======== READING TEXT ========

# The stork was here again :)



## PaintedPromiseRanch (Oct 13, 2008)

hhmmm the 2008 foal thread is gone from the pinned section!




but the 2008 foals are still coming...

look what i found Saturday morning






so hard to take pictures in the dark, i got three of her butt!

Sunday in the daylight was much better!!



















































her daddy is the jack in my avatar, my Marshall Dillon. his first two babies were gray like their mamas but he seems to have put his color stamp on this little girl!

trying to figure a name, what do you think of Matilda?


----------



## Emily's mom (Oct 13, 2008)

Oh my, what a beautiful little girl, congrats on her birth to you and her momma.

I like Matilda!


----------



## Marsha Cassada (Oct 13, 2008)

O my goodness! What an adorable fuzzy wuzzy! And mom is very pretty too!


----------



## twister (Oct 13, 2008)

Oh she is sooo cute and cuddly, I would like to pick her up and kiss her little nose



I like the name Matilda.

Yvonne


----------



## crackerjackjack (Oct 13, 2008)

Matilda is a perfect name. She is sure a cutie and and soft and fuzzy looking. Looks like you could just squeeze her.


----------



## MeadowRidge Farm (Oct 13, 2008)

Awwww Susan, what a cutie patootie.



I like the name Matilda too. CONGRATS. Corinne


----------



## minimule (Oct 14, 2008)

Susan she's gorgeous! Too bad Kilroy doesn't like donkey girls.



She's a really good looking little girl.


----------



## MiniforFaith (Oct 14, 2008)

Susan, that little girl is just to cute to stay there with you. You can send her to me anytime you want!!



I have a soft spot for the name Matilda, as it was my mom's name. Everyone called her Tillie.. Seriously, you should just send her to me!!


----------



## GlacierRidge (Oct 14, 2008)

Oh she's a cutie!!!!!


----------



## PaintedPromiseRanch (Oct 14, 2008)

MiniforFaith said:


> Susan, that little girl is just to cute to stay there with you. You can send her to me anytime you want!!
> 
> 
> 
> I have a soft spot for the name Matilda, as it was my mom's name. Everyone called her Tillie.. Seriously, you should just send her to me!!


well she IS for sale...


----------



## lippylou (Oct 26, 2008)

She is gorgeous, actually they are both beauties...you are very lucky! I would love to have babies but I could never sell them, and I really don't have the room for tons of them. You are so lucky!

========

**SET TASK**.
In the forum thread about the new foal, render the sentence "Matilda is a perfect name." in Spanish. The data after this thread is not needed for any of the work.

======== COLLECTED MATERIAL ========

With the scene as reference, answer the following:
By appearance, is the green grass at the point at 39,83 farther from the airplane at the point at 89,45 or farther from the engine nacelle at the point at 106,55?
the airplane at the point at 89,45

========

**SOLVED EXERCISE**.
Matilda es un nombre perfecto.